The ASR pipeline can be de-composed into 3 stages:

1. The feature extractor which pre-processes the raw audio-inputs to log-mel spectrograms
2. The model which performs the sequence-to-sequence mapping
3. The tokenizer which post-processes the predicted tokens to text

In [40]:
from transformers.models.whisper.tokenization_whisper import TO_LANGUAGE_CODE

TO_LANGUAGE_CODE

{'english': 'en',
 'chinese': 'zh',
 'german': 'de',
 'spanish': 'es',
 'russian': 'ru',
 'korean': 'ko',
 'french': 'fr',
 'japanese': 'ja',
 'portuguese': 'pt',
 'turkish': 'tr',
 'polish': 'pl',
 'catalan': 'ca',
 'dutch': 'nl',
 'arabic': 'ar',
 'swedish': 'sv',
 'italian': 'it',
 'indonesian': 'id',
 'hindi': 'hi',
 'finnish': 'fi',
 'vietnamese': 'vi',
 'hebrew': 'he',
 'ukrainian': 'uk',
 'greek': 'el',
 'malay': 'ms',
 'czech': 'cs',
 'romanian': 'ro',
 'danish': 'da',
 'hungarian': 'hu',
 'tamil': 'ta',
 'norwegian': 'no',
 'thai': 'th',
 'urdu': 'ur',
 'croatian': 'hr',
 'bulgarian': 'bg',
 'lithuanian': 'lt',
 'latin': 'la',
 'maori': 'mi',
 'malayalam': 'ml',
 'welsh': 'cy',
 'slovak': 'sk',
 'telugu': 'te',
 'persian': 'fa',
 'latvian': 'lv',
 'bengali': 'bn',
 'serbian': 'sr',
 'azerbaijani': 'az',
 'slovenian': 'sl',
 'kannada': 'kn',
 'estonian': 'et',
 'macedonian': 'mk',
 'breton': 'br',
 'basque': 'eu',
 'icelandic': 'is',
 'armenian': 'hy',
 'nepali': 'ne',
 'mongol

In [41]:
from transformers import WhisperProcessor

processor = WhisperProcessor.from_pretrained(
    "openai/whisper-small", language="sinhalese", task="transcribe"
)

## Pre-process the Data

In [42]:
common_voice["train"].features

{'client_id': Value(dtype='string', id=None),
 'path': Value(dtype='string', id=None),
 'audio': Audio(sampling_rate=48000, mono=True, decode=True, id=None),
 'sentence': Value(dtype='string', id=None),
 'up_votes': Value(dtype='int64', id=None),
 'down_votes': Value(dtype='int64', id=None),
 'age': Value(dtype='string', id=None),
 'gender': Value(dtype='string', id=None),
 'accent': Value(dtype='string', id=None),
 'locale': Value(dtype='string', id=None),
 'segment': Value(dtype='string', id=None),
 'variant': Value(dtype='string', id=None)}

Since our input audio is sampled at 48kHz, we need to *downsample* it to 16kHz prior to passing it to the Whisper feature extractor, 16kHz being the sampling rate expected by the Whisper model.

In [43]:
from datasets import Audio

sampling_rate = processor.feature_extractor.sampling_rate
common_voice = common_voice.cast_column("audio", Audio(sampling_rate=sampling_rate))

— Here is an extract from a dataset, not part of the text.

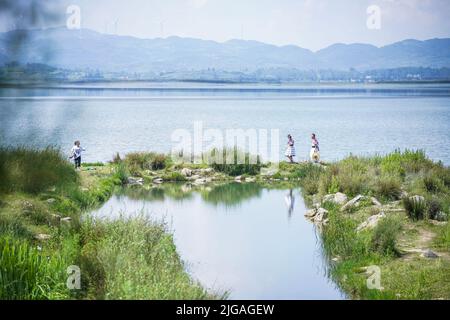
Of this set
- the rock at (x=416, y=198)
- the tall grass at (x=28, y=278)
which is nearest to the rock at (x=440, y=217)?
the rock at (x=416, y=198)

Now we can write a function to prepare our data ready for the model:

1. We load and resample the audio data on a sample-by-sample basis by calling `sample["audio"]`. As explained above, `Datasets` performs any necessary resampling operations on the fly.
2. We use the feature extractor to compute the log-mel spectrogram input features from our 1-dimensional audio array.
3. We encode the transcriptions to label ids through the useof the tokenizer

In [44]:
def prepare_dataset(example):
  audio = example["audio"]

  example = processor(
      audio = audio["array"],
      sampling_rate = audio["sampling_rate"],
      text = example["sentence"]
  )

  # compute input length of audio sample in seconds
  example["input_length"] = len(audio["array"]) / audio["sampling_rate"]

  return example

We can apply the data preparation function to all of our training examples using `Datasets.map` method. We'll remove the columns from the raw training data (the audio and text), leaving just the columns returned by the `prepare_dataset` function:

In [45]:
common_voice = common_voice.map(
    prepare_dataset, remove_columns=common_voice.column_names["train"], num_proc=1
) # It might take too long times to apply the data preparation

Map:   0%|          | 0/2212 [00:00<?, ? examples/s]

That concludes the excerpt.